Kwame Kilpatrick loses bid to shed $1.5M bill from Detroit


Detroit — Former Detroit Mayor Kwame Kilpatrick lost another chance Friday to avoid paying $1.5 million restitution to the city’s water department stemming from the City Hall corruption scandal.
A three-judge panel of the U.S. 6th Circuit Court of Appeals affirmed a lower-court order requiring the former mayor to pay the amount, which is one of the largest bills awaiting Kilpatrick, 48, once he is released from federal prison in August 2037.
The restitution is one of the lingering issues stemming from the landmark trial that ended in 2013 with Kilpatrick convicted of running a criminal enterprise out of City Hall that included steering rigged water and sewer contracts to buddy Bobby Ferguson.

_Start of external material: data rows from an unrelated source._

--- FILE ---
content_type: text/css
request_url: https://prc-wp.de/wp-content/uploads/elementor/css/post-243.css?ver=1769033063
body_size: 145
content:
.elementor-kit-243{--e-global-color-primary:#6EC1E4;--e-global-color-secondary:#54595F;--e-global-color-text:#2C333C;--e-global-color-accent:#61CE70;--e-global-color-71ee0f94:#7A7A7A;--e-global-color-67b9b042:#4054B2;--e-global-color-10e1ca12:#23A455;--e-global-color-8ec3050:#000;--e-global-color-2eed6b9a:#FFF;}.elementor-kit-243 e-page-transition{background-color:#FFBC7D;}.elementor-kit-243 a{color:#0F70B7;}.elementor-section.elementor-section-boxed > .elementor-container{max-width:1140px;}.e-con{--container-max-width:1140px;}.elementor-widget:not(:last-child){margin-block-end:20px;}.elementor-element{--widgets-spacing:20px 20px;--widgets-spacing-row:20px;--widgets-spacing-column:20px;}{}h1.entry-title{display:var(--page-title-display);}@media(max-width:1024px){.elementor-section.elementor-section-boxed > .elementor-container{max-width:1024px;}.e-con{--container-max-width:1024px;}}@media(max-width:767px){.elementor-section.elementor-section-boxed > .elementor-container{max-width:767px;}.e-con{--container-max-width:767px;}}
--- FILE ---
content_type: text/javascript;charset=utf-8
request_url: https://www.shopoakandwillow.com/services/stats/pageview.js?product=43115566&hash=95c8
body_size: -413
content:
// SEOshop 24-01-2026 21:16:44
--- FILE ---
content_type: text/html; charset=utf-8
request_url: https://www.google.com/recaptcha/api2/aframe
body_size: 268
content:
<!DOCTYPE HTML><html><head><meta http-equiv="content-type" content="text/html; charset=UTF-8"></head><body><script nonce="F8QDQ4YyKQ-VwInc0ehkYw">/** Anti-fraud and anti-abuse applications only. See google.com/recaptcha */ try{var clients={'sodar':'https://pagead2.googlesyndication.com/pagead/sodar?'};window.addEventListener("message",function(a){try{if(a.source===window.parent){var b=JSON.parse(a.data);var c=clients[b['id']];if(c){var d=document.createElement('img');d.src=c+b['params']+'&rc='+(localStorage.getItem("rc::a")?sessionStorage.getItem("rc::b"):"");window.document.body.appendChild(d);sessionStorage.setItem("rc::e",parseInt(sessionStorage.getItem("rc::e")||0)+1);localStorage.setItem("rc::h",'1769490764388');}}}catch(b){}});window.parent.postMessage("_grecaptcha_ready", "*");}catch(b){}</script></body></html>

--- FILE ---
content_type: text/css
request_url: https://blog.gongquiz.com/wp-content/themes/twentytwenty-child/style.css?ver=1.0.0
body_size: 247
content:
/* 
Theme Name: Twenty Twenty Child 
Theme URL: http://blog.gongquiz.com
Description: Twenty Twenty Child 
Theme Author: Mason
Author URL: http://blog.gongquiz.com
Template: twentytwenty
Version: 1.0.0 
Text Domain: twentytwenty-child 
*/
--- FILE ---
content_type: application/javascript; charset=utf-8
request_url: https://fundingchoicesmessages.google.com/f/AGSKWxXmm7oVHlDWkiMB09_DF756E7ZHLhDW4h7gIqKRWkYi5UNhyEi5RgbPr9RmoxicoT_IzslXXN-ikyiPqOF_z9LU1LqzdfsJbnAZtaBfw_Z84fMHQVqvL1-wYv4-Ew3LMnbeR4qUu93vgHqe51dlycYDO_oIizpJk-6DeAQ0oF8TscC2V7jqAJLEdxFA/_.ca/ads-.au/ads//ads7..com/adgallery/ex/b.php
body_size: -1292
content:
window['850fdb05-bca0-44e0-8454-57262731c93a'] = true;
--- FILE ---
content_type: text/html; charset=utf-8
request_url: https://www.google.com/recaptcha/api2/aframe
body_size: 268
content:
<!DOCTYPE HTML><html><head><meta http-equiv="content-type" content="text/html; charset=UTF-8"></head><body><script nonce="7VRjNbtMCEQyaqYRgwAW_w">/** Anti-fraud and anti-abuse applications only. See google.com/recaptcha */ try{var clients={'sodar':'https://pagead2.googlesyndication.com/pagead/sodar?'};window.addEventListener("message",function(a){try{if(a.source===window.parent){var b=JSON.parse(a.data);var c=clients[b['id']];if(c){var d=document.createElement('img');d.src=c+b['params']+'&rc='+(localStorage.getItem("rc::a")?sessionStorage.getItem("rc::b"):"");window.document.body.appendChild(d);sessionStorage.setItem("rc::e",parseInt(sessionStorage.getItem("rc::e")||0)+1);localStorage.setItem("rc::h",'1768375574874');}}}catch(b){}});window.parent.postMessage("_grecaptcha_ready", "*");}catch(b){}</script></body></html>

The city's Water and Sewerage Department is entitled to the restitution because Kilpatrick and others manipulated the bidding process for a water contract and cost the city an additional $1.5 million, the panel concluded.
The $1.5 million restitution bill is a 67 percent break from the $4.5 million U.S. District Judge Nancy Edmunds ordered following Kilpatrick’s trial in 2013.
The 6th Circuit U.S. Court of Appeals threw out the $4.5 million figure and told Edmunds to recalculate the restitution amount. Edmunds set the new figure and Kilpatrick appealed.
Upon release, Kilpatrick will owe more than $11.7 million to a list of creditors that includes the city, Internal Revenue Service, the U.S. Securities and Exchange Commission and businessman Dan Gilbert.
Collecting could be difficult.
Kilpatrick, who has asked President Donald Trump to commute the 28-year prison sentence, claimed he was broke before being convicted of racketeering conspiracy in 2013 and recently said he had 96 cents in his prison commissary account.